## Requirement
Render everything from the line containing "Taking in this scene, among the options" down to the end of the listing as a Markdown table with the columns Row and Text, numbering each line and leaving out blank lines.

## Data provided

---------------

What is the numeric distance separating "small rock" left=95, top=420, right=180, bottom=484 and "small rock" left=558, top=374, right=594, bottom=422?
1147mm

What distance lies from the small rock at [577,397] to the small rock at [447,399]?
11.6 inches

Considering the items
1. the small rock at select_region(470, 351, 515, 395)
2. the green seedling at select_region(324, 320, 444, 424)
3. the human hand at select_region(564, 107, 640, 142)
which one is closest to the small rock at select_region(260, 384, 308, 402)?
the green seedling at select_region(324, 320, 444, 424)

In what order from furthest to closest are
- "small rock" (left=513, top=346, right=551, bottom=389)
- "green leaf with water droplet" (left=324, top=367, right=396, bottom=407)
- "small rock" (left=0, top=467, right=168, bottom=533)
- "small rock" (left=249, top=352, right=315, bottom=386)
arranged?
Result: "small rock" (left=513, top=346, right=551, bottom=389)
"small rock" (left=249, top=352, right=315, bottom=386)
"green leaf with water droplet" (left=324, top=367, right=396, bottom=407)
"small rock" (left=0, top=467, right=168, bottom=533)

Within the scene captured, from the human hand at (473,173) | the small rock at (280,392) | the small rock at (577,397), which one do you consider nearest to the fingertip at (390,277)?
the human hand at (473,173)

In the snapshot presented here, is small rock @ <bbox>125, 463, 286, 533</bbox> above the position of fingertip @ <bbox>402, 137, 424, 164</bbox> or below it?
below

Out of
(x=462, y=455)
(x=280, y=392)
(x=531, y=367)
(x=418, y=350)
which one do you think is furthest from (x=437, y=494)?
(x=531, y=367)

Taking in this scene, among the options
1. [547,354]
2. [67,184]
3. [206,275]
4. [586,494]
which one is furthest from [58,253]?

---------------

## Output below
| Row | Text |
|---|---|
| 1 | Taking in this scene, among the options |
| 2 | 1. [547,354] |
| 3 | 2. [67,184] |
| 4 | 3. [206,275] |
| 5 | 4. [586,494] |
| 6 | which one is furthest from [58,253]? |